We find no substance in either of the two points.
So far as the first point is concerned, we find that the present case was squarely covered by item No. 4 of Part II of the Schedule I which reads as follows:Loss of a hand or of the thumb and four fingers of one hand or amputation from 41/2' below tip of olecranon.
Part II of that Schedule lists certain categories of injuries which are deemed to result in permanent partial disablement. On admitted facts therefore the injuries caused to the workman were covered by item No. 4 of Part II and was therefore rightly treated as a case of permanent partial disablement.
13. The learned Counsel, however, placed reliance on a decision of the Supreme Court reported in Pratap Narain v. Srinivas (Supra). In that case the Supreme Court was considering a case where the left hand above the elbow of the workman, who was a carpenter by profession, had been amputated. Their Lordships, held, inter alia that the case was clearly one of permanent total disablement as the carpenter could not possibly work with one hand. That case is clearly distinguishable on facts. In the present case, as mentioned above, it cannot be said that the carpenter cannot use his right hand at all. We are of the opinion that on the facts of the present case the Commissioner rightly applied Part II of the Schedule I as the present is not a case where the workman might have been incapacitated for all work which he was capable of performing at the time of the accident.

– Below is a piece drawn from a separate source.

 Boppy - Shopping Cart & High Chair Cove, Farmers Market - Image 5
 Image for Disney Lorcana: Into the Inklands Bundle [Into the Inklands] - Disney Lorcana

14. Coming to the second point we find that there is no substance in this submission either, Under Sub S.(3) of Section 4A the Commissioner is empowered to direct payment of simple interest where the employer is in default in paying the compensation due under this Act and if in the opinion of the Commissioner there is nojustification for the delay a further sum not exceeding 50% for such amount may be recovered from the employer by way of penalty. The provision for penalty has been left to the discretion of the Commissioner. He is not bound to direct payment of penalty in every case. The Commissioner has not considered the present to be a fit case for awarding penalty We see no reason to take a different view. In our opinion no ground has been made out for awarding penalty in the present case.
15. The result of the aforesaid discussion, therefore, is that whereas the appeal No. 216 of 1977, filed by the employer succeeds and is allowed in part, the appeal No. 363 of 1977 of the workman MohanLal is dismissed. The order passed by the Commissioner is modified. Madan Mohan Verma is directed to pay Mohan Lal a sum of Rs. 5,880/. Madan Mohan Verma shall also pay to Mohan Lal an interest on this amount at the rate of 6% from 8th October 1973 upto the date of payment. These amount shall be deposited by Madan Mohan Verma in the Court of the Commissioner for Workmen's Compensation. Etawah within two months from today. If the amount is not deposited it shall be recovered by due process of law The parties are directed to bear their own costs in the two appeals.